**Supplied material**:

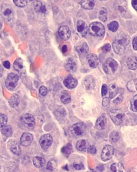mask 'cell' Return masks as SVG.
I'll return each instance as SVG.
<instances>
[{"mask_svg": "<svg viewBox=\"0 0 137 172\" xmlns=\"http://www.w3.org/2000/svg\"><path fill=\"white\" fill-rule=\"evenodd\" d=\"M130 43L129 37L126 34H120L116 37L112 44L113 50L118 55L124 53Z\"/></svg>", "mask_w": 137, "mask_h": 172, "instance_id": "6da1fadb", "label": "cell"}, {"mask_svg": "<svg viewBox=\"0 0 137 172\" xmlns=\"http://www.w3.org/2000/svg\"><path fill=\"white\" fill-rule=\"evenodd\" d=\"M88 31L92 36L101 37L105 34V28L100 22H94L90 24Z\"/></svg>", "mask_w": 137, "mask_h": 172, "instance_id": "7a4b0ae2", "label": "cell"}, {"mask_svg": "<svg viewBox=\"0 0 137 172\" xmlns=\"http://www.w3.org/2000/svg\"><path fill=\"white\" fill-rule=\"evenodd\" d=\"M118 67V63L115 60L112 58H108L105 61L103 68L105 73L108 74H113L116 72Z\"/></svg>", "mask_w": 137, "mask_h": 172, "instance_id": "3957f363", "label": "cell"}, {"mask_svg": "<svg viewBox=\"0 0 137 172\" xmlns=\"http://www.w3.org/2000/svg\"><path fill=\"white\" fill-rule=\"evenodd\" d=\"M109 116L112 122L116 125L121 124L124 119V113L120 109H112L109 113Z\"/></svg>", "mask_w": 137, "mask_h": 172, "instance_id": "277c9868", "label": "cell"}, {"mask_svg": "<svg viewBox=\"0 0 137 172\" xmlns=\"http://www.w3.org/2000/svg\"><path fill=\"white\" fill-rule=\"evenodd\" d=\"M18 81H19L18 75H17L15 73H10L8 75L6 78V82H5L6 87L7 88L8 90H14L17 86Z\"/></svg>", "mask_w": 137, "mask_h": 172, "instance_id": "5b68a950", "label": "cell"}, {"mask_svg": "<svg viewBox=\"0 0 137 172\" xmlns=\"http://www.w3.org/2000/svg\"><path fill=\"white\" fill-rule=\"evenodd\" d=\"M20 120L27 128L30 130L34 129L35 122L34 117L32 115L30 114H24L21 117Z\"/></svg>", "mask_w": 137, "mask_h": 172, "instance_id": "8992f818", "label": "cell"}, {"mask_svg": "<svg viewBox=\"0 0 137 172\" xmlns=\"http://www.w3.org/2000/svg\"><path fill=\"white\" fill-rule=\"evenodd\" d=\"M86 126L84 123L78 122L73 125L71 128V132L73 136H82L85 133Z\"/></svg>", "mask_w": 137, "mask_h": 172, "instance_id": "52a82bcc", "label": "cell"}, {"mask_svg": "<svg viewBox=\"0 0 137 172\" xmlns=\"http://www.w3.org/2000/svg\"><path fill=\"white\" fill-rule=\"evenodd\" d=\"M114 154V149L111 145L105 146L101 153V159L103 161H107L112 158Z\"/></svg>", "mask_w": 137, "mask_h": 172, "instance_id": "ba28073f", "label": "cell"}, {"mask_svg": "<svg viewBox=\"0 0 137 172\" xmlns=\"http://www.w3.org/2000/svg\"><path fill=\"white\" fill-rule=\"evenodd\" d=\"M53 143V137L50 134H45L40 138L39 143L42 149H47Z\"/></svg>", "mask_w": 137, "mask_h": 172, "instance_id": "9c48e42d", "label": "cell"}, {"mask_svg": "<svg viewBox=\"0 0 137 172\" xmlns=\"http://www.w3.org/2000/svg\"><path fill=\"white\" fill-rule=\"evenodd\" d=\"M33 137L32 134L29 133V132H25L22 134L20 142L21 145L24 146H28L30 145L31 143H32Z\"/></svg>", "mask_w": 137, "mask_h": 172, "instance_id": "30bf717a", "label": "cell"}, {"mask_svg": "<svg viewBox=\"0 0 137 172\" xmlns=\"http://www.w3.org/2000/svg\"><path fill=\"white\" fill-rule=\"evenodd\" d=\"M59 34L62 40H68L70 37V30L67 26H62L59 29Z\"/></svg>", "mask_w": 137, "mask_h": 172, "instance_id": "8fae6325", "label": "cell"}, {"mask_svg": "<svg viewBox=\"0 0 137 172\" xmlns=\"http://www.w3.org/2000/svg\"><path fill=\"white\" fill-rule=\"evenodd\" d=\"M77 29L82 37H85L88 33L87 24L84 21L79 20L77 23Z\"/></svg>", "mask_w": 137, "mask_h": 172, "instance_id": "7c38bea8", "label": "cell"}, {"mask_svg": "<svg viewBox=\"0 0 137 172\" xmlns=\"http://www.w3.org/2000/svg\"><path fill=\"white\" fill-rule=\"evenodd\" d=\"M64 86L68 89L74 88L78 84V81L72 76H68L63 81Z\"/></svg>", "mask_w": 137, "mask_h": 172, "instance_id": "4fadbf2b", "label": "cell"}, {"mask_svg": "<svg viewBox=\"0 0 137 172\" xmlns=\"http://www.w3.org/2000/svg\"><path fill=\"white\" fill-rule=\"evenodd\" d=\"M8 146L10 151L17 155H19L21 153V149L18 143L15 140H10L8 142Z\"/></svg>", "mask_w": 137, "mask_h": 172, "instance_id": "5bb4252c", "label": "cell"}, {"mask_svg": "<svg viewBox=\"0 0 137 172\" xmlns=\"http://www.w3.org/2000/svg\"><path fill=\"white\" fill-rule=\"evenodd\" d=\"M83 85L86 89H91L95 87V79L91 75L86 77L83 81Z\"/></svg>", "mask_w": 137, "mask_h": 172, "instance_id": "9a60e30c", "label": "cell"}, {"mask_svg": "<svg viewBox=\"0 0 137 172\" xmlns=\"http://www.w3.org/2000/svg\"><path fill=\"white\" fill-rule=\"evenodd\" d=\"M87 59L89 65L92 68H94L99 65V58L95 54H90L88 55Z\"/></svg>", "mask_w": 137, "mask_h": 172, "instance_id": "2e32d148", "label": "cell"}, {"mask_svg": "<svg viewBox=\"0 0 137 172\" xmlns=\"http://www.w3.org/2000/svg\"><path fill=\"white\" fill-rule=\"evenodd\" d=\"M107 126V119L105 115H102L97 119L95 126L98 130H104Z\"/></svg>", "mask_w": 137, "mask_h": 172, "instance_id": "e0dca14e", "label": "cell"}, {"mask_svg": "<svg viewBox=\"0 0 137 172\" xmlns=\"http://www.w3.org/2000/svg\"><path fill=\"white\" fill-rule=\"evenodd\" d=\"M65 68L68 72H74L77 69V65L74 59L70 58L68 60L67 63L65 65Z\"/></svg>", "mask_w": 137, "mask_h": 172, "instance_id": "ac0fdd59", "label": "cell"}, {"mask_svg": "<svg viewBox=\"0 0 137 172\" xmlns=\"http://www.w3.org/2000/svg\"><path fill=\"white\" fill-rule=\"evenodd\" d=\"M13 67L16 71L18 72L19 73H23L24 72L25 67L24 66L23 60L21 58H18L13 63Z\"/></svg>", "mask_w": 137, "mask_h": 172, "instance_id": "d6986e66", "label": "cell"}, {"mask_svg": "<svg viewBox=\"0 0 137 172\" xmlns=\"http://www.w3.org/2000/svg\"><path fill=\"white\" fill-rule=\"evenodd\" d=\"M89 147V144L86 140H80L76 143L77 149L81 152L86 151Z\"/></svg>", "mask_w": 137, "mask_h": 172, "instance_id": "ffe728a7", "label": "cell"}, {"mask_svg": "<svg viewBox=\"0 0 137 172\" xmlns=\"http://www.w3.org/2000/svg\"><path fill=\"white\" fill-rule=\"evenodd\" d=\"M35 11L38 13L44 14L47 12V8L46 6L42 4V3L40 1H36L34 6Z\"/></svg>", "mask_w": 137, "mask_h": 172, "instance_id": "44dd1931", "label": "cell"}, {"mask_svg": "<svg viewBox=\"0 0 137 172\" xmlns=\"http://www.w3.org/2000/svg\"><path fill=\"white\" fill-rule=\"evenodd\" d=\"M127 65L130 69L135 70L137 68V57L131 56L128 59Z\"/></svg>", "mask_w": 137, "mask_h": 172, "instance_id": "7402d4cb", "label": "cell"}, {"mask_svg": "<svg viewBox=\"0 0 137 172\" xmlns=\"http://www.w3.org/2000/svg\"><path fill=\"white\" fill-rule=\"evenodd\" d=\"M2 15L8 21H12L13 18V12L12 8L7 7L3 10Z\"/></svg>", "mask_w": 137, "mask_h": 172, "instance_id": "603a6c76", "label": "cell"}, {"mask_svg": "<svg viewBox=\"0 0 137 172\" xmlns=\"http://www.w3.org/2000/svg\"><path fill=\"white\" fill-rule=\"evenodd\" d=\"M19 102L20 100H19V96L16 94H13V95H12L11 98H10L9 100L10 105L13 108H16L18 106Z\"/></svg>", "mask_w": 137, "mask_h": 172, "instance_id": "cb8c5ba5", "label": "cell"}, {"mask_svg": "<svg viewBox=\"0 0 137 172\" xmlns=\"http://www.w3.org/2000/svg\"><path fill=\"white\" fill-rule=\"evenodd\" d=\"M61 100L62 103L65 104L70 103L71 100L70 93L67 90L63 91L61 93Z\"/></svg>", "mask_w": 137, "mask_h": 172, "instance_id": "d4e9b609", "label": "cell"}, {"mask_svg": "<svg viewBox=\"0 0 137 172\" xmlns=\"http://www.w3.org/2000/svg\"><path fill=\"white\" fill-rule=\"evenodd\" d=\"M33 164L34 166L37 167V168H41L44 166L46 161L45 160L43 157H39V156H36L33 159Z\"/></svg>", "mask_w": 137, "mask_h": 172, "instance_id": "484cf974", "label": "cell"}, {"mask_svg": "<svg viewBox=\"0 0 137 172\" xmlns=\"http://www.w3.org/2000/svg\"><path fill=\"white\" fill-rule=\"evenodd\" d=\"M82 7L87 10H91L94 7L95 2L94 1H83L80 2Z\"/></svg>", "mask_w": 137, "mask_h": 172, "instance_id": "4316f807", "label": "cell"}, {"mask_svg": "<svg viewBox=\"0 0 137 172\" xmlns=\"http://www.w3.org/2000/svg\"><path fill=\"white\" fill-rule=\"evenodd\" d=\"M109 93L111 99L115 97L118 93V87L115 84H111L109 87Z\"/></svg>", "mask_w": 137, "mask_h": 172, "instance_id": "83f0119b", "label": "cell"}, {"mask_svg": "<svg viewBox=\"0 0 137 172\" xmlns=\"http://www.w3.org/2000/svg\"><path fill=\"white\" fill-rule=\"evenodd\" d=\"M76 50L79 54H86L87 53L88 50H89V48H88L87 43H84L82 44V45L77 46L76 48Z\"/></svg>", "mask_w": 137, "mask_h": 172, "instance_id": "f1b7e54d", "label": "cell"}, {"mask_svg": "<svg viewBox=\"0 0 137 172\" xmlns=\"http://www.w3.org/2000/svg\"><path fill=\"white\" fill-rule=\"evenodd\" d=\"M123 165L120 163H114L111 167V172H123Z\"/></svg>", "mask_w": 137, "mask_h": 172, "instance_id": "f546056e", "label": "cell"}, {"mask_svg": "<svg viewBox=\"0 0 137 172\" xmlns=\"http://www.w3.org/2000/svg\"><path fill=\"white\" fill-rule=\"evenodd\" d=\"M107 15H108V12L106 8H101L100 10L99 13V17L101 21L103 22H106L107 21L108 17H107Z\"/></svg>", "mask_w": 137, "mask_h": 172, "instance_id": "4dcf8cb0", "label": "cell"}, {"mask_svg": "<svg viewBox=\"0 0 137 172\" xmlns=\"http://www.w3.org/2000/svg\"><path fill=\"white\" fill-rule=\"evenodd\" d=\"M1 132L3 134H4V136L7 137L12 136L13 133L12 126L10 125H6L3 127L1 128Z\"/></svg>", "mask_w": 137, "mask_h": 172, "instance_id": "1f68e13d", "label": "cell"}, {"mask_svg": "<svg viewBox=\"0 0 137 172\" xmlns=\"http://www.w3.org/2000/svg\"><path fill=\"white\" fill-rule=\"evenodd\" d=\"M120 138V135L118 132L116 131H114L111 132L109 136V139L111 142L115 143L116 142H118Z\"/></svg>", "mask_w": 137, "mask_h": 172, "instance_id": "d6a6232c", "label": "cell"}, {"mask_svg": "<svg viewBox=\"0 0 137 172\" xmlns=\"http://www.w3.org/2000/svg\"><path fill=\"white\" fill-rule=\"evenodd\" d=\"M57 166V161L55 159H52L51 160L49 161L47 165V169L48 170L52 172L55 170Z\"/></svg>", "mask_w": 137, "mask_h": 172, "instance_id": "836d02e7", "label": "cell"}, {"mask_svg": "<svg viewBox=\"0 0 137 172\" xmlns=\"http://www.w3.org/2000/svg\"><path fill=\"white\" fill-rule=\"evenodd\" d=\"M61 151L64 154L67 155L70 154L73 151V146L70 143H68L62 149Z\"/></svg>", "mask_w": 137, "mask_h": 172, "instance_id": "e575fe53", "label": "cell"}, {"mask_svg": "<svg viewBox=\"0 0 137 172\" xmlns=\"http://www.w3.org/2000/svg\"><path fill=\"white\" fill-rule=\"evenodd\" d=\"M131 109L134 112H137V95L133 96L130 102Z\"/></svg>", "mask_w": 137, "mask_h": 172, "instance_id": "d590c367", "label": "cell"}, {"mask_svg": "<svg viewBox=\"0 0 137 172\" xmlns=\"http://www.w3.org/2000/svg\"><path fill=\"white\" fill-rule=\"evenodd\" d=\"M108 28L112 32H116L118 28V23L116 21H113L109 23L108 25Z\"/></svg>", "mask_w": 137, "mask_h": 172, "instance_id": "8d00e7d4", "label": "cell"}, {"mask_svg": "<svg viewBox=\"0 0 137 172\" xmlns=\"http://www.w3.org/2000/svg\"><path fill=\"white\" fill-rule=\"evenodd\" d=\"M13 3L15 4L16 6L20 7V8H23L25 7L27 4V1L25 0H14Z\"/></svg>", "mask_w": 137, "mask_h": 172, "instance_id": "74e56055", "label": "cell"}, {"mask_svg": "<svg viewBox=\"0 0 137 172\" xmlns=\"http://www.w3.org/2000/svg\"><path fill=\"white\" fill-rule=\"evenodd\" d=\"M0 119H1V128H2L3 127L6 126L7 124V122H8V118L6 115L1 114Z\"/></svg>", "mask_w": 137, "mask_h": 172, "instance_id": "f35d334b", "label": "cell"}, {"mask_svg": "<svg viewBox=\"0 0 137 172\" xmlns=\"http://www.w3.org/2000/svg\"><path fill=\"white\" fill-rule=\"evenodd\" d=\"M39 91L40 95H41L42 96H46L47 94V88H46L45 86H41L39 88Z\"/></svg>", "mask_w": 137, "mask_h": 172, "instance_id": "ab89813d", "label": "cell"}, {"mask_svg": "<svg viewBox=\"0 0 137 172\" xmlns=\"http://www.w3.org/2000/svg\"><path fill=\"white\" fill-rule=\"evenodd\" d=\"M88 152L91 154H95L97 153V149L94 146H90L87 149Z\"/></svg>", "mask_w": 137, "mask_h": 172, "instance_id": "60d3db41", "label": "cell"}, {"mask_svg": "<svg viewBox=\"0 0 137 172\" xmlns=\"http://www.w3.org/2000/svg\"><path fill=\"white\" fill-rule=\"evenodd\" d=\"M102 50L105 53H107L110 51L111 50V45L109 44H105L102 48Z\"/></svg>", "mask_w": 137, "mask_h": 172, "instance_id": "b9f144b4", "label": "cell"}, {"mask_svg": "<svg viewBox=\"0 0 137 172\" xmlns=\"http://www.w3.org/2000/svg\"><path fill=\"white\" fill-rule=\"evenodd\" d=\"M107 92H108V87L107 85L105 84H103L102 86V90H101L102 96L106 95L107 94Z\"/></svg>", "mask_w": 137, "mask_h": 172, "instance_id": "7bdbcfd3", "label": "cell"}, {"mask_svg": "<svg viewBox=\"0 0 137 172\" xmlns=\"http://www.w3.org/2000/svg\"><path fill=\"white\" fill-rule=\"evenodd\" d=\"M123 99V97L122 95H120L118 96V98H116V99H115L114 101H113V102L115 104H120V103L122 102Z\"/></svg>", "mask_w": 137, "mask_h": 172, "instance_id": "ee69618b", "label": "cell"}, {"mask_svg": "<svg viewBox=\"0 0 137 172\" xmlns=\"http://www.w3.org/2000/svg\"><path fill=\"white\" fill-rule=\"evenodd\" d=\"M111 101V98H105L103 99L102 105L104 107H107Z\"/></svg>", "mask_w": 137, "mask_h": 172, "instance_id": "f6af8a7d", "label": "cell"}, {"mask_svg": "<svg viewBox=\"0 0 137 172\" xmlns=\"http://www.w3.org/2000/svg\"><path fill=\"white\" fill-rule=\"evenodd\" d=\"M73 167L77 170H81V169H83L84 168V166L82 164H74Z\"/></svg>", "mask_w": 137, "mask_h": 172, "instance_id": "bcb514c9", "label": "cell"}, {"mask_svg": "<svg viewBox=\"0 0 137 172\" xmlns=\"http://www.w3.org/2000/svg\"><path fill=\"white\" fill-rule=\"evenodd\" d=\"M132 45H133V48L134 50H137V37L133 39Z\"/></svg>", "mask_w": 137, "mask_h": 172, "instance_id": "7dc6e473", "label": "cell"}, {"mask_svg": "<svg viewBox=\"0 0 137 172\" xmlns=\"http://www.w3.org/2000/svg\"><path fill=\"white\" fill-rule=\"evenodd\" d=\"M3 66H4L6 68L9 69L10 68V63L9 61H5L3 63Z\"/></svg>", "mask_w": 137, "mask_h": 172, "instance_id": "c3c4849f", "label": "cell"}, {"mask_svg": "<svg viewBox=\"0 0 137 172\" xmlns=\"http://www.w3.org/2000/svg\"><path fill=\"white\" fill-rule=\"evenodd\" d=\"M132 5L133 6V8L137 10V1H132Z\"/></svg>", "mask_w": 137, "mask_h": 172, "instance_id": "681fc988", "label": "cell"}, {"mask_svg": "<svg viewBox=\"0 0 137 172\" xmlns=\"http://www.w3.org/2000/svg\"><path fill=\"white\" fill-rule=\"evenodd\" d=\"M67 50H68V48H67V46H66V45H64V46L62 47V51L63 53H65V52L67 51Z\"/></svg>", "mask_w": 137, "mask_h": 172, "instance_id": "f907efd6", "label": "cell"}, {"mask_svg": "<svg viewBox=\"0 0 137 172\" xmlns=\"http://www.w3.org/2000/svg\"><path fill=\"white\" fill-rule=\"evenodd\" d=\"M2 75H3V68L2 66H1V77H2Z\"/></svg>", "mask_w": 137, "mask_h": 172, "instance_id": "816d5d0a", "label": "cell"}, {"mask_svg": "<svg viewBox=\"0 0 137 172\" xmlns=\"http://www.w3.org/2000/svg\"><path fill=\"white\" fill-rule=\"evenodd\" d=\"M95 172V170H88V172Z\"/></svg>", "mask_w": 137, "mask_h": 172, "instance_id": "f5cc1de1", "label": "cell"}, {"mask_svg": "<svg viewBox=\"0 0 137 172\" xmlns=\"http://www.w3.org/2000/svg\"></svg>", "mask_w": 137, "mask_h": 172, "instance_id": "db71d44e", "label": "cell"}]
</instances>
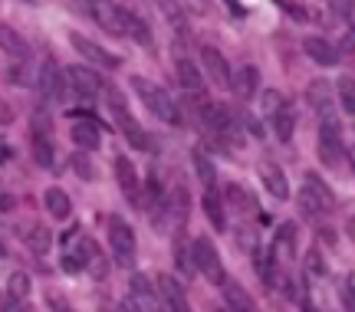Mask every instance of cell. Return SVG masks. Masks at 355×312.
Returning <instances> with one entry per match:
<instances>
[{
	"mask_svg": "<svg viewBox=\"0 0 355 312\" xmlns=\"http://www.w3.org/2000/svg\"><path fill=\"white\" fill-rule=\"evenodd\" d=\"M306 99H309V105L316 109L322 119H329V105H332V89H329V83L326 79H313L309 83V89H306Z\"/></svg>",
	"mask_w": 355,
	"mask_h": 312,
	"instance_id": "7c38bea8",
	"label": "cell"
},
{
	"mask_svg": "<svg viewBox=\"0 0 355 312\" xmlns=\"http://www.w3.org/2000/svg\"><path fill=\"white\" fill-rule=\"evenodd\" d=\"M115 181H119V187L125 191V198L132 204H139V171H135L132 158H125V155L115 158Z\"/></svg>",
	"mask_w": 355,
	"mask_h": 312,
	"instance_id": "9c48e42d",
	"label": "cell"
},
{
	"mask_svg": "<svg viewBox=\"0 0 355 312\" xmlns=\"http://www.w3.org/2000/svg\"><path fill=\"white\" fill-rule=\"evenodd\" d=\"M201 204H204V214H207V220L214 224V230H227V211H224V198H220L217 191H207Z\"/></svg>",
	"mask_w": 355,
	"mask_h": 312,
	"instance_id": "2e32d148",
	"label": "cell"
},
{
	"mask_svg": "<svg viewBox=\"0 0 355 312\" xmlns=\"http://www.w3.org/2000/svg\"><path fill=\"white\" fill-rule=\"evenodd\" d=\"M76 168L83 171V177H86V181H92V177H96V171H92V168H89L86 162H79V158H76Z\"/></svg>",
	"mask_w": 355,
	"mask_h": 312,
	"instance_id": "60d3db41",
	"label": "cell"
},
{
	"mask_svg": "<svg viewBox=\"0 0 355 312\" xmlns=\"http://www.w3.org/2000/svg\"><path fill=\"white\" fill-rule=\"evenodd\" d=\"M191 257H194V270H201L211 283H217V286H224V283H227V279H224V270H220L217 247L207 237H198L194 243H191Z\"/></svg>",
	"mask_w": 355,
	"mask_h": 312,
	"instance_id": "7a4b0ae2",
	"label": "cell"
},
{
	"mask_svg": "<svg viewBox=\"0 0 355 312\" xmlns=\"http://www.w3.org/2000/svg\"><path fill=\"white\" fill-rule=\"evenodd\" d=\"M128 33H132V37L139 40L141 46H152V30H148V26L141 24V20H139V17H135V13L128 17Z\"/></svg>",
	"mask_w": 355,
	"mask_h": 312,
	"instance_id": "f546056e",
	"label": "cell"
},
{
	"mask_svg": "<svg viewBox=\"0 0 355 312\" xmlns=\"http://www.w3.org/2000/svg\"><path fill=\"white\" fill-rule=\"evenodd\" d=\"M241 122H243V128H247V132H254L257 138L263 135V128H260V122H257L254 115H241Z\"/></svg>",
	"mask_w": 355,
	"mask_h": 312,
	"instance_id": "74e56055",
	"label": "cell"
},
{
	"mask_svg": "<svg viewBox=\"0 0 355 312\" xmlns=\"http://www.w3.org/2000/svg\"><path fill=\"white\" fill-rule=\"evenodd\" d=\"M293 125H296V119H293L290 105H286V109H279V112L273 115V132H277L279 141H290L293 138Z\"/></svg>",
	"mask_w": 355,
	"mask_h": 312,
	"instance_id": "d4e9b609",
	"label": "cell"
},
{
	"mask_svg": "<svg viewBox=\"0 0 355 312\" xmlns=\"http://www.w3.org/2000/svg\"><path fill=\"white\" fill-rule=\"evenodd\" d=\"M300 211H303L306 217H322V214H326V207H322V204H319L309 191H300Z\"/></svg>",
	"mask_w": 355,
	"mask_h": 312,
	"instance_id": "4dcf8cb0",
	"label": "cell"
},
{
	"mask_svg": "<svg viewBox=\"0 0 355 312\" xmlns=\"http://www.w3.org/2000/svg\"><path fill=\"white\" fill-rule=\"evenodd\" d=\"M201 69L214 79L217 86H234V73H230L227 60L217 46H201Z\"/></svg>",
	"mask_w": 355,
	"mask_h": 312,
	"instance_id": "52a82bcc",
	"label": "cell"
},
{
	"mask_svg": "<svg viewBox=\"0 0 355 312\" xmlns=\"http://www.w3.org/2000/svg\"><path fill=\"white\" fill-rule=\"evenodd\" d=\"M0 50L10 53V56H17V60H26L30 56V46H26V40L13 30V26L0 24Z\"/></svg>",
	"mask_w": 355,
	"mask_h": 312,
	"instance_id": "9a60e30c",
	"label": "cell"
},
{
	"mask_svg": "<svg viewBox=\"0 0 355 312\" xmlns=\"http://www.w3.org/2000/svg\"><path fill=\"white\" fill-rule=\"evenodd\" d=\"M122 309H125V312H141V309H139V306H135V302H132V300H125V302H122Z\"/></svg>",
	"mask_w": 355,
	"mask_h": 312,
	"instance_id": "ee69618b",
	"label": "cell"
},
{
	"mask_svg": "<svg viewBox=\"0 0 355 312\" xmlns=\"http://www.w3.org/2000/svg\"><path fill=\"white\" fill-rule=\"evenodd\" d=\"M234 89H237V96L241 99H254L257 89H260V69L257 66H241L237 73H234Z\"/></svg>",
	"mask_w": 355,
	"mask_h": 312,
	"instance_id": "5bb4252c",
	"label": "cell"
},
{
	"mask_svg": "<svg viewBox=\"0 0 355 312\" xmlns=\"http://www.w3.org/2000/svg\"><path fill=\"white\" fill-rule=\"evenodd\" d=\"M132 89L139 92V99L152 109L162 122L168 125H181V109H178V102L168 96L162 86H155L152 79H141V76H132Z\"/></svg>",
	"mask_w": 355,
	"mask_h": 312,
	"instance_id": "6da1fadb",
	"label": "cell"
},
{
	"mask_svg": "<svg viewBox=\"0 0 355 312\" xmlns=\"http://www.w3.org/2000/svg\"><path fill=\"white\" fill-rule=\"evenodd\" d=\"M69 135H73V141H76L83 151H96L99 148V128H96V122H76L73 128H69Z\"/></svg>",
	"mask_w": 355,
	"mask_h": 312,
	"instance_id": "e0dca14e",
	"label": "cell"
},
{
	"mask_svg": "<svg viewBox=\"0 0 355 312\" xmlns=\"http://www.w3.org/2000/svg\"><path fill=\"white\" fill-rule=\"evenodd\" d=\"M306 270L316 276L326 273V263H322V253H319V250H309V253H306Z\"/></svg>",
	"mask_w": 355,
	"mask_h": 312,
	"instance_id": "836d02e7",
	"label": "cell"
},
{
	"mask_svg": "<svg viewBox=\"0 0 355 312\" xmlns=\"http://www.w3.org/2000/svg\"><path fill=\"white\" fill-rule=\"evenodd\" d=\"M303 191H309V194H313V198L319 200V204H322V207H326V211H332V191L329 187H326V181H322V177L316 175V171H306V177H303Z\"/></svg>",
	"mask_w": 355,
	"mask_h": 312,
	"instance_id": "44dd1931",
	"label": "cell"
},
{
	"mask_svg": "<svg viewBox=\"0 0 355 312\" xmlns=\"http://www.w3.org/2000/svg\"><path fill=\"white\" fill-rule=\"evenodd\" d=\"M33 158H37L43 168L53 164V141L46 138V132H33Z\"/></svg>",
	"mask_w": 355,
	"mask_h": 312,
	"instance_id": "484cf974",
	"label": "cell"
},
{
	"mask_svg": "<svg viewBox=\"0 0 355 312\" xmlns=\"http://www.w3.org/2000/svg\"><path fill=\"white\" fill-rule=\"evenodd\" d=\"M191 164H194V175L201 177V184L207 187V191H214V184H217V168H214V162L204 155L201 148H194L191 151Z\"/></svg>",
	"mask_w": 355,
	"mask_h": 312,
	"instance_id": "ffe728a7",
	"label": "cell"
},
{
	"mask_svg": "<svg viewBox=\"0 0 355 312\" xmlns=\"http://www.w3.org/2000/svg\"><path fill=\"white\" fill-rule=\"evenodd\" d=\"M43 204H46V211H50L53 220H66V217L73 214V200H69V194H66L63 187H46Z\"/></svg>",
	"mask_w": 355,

**Written request**:
Gather every line in the entries above that contains the string "instances", and list those lines.

**Answer below**:
<instances>
</instances>
Returning <instances> with one entry per match:
<instances>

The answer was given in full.